(Teks Pilihan):
┌──
Sabtu, 21 November 2015

Kuratorial

ISOTERIK KEMALANGAN

Berbagai macam bentuk persoalan yang dihadapi manusia (personal) maupun dalam relasi persekawanan sosial sangatlah komplek. Terlebih globalisasi dengan arus informasi dan komunikasi yang setiap saat memberikan berbagai fakta sosial, entah itu yang telah dimodivikasi; dimanipulasi; maupun simulasi fakta. Toh, pada kenyataannya kita tidak dapat menafikkanya dan telah menjadi bagian kehidupan manusia serta menjadi persoalan tersendiri. Kemudian yang menjadi isu sentral dan cukup menyita perhatian banyak kalangan adalah persoalan banyak diantara kita meyakini fakta-fakta sosial yang disajikan dalam media informasi secara masal maupun informasi face to face, sebagai sebuah kebenaran sosial maupun personal (subjektif).
Memang kemudahan informasi dan komunikasi dengan perangkat teknologi telah mendukung dalam belajar dengan cepat, bertindak dengan tepat, berfikir dengan benar dan mendukung kemajuan (baca pergeseran) zaman.  Namun dalam prosesnya menyisakan bahkan mereduksi kapasitas refleksi dan menyederhanakan dengan bermuara pada peyakinan terhadap fakta informasi sebagai sebuah kebenaran. Implikasinya manusia  (personal) maupun  persekawanan sosial berbondong-bondong berperan dengan normal dan menikmati dengan “menyenangkan”; sesuai dengan seharusnya yang telah diisyaratkan (norma) dalam fakta sosial yang tersaji dimedia maupun informasi face to face. Dengan bertindak demikian mereka mendapat “kepastian” dan tidak membuat kesalahan. Majalah, TV, media sosial, dan media sosial yang lain menginformasikan mengenai gaya hidup dan bahkan pandangan maupun orientasi hidup.  Bahkan melebihi itu semua, cara-cara mutahir untuk mendapatkan jabatan, kekayan atau jodoh serasi. Entah siapa yang mengklasifikasikannya, semua tersaji di media masa dengan lembaran-lembaran fakta sosial yang diakses secara mudah.
└──
Entri data tersimpan:
┌──
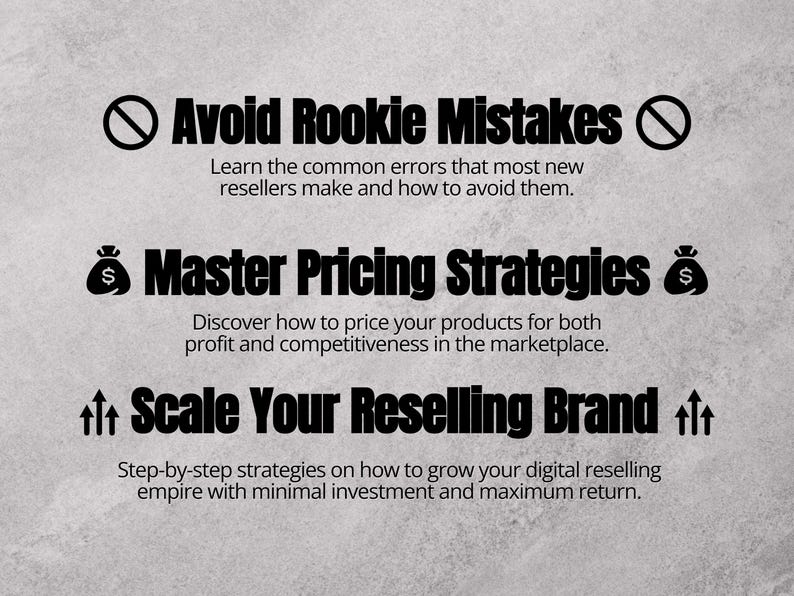 Avoid Rookie Mistakes

Learn the common errors that most new resellers make and how to avoid them.

Master Pricing Strategies

Discover how to price your products for both profit and competitiveness in the marketplace.

Scale Your Reselling Brand

Step-by-step strategies on how to grow your digital reselling empire with minimal investment and maximum return.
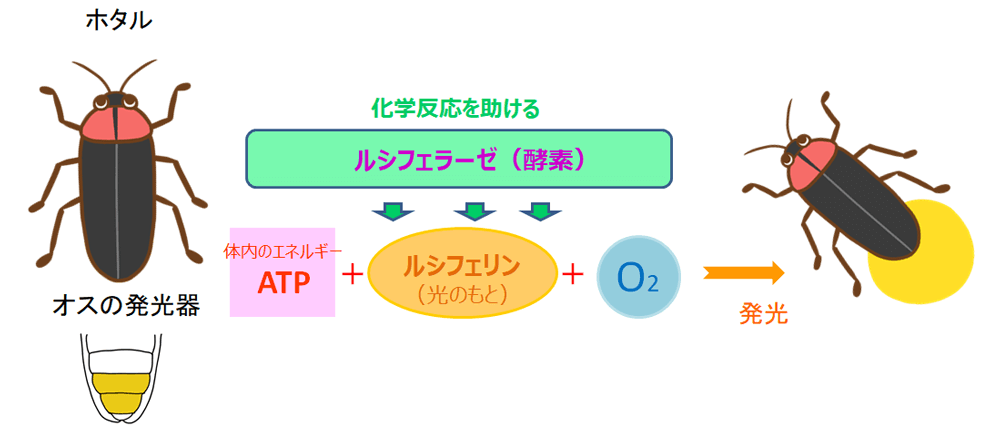 ホタル

化学反応を助ける

ルシフェラーゼ（酵素）

体内のエネルギー
ATP ＋ ルシフェリン
（光のもと） ＋ $O_2$

発光

オスの発光器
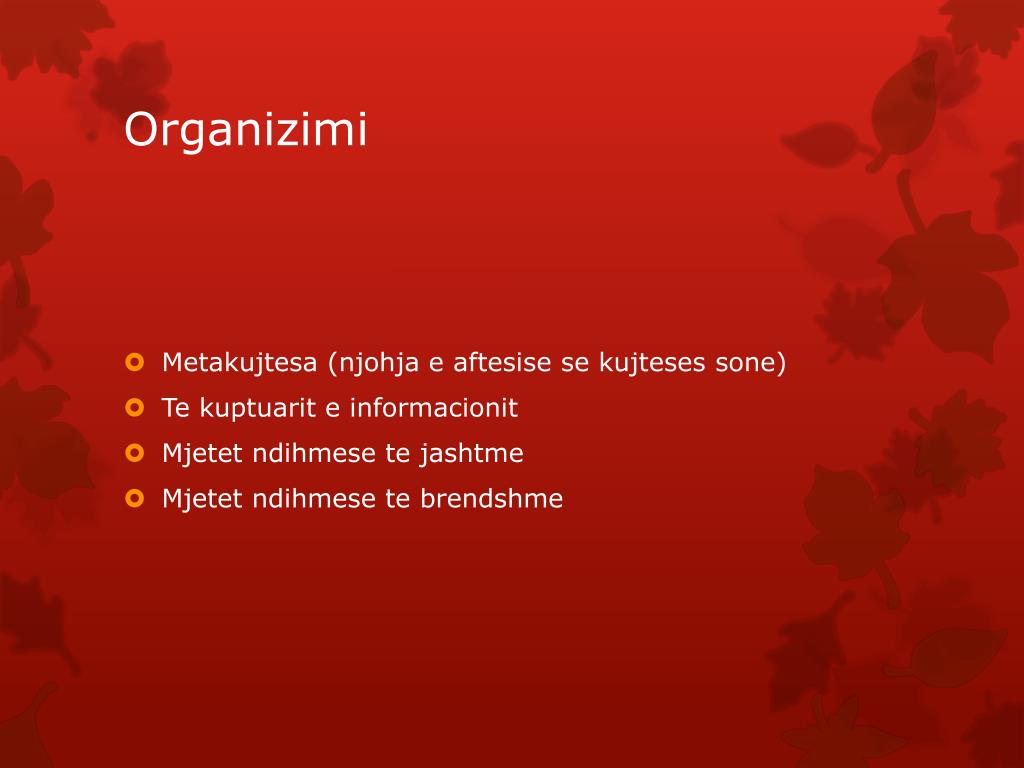 Organizimi

- Metakujtesa (njohja e aftesise se kujteses sone)
- Te kuptuarit e informacionit
- Mjetet ndihmese te jashtme
- Mjetet ndihmese te brendshme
└──
(Soal dan Tugas):
1 – Dalam kuratorial Isoterik Kemalangan, apa yang didapat orang dengan bertindak sesuai norma yang diisyaratkan dalam fakta sosial?
2 – Salin tanpa perubahan bagian kuratorial Isoterik Kemalangan yang dimulai dengan "Berbagai macam bentuk" dan berlanjut sampai "maupun personal (subjektif).".
3 – Lanjutkan kuratorial Isoterik Kemalangan mulai sesudah kalimat terakhirnya.

(Jawaban Berurutan):
1 – Mereka mendapat "kepastian" dan tidak membuat kesalahan.

2 –
Berbagai macam bentuk persoalan yang dihadapi manusia (personal) maupun dalam relasi persekawanan sosial sangatlah komplek. Terlebih globalisasi dengan arus informasi dan komunikasi yang setiap saat memberikan berbagai fakta sosial, entah itu yang telah dimodivikasi; dimanipulasi; maupun simulasi fakta. Toh, pada kenyataannya kita tidak dapat menafikkanya dan telah menjadi bagian kehidupan manusia serta menjadi persoalan tersendiri. Kemudian yang menjadi isu sentral dan cukup menyita perhatian banyak kalangan adalah persoalan banyak diantara kita meyakini fakta-fakta sosial yang disajikan dalam media informasi secara masal maupun informasi face to face, sebagai sebuah kebenaran sosial maupun personal (subjektif).

3 –
Dampak dunia fakta (apa saja yang tampak) fenomena telah membawa manusia pada jurang tragedi kemanusiaan secara personal. Apa lagi didalam suatu kota urban; Malang; Surabaya; Semarang; Yogjakarta; Bandung; Jakarta dan kota-kota urban lain, dimana pola pertemuan berbagai sub-kebudayaan dengan dinamika fakta-fakta sosial yang dengan cepat silih berganti. Dengan karakteristik perubahan tidak bertahan dalam waktu lama, yang ada hanyalah kebaruan yang bersifat sementara dan bahkan sangat singkat. Secara logis, hal ini mengindikasikan dialektika dengan alur refleksi yang sangat cepat antara manusia dengan fakta sosialnya. Mungkin banyak diantara kita selamat dari tragedi kemanusiaan tersebut tetapi, nampaknya justru lebih banyak yang terselimuti tragedi dengan indikasi sebagai individu tak lebih dari pribadi-pribadi yang bingung untuk menilai mana sebagai prioritas penting bagi hidupnya dan yang tidak.
Secara kontradiktif informasi dan komunikasi dari teknologi memudahkan menjawab dan memecahkan setiap problem yang dihadapi manusia. Dalam pola konsumsi fakta-fakta ternyata merupakan hasil dari interpretasi yang terkait dengan keadaan tertentu dalam suatu peristiwa dan bisa jadi terkait dengan konteks geografis, kultur, ideologis, intelektual, maupun agama. Sekalipun fakta itu kongkrit adanya toh pada kenyataanya masih terlalu sempit diamini sebagai sebuah kebenaran, keindahan, maupun kebaikan.
Maka, tanpa ada penyeleksian terhadap fakta-fakta dengan implikasi suatu refleksi, evaluasi, dan pilihan. Dimana kesadaran pola tersebut merupakan syarat untuk mengambil keguanaan fakta-fakta yang rasional. Secara tidak langsung telah mengantarkan kita pada tragedi kemanusian yang pondasi moralitasnya berdasarkan pada fakta-fakta sosial dan pada hal yang tampak secara empiris.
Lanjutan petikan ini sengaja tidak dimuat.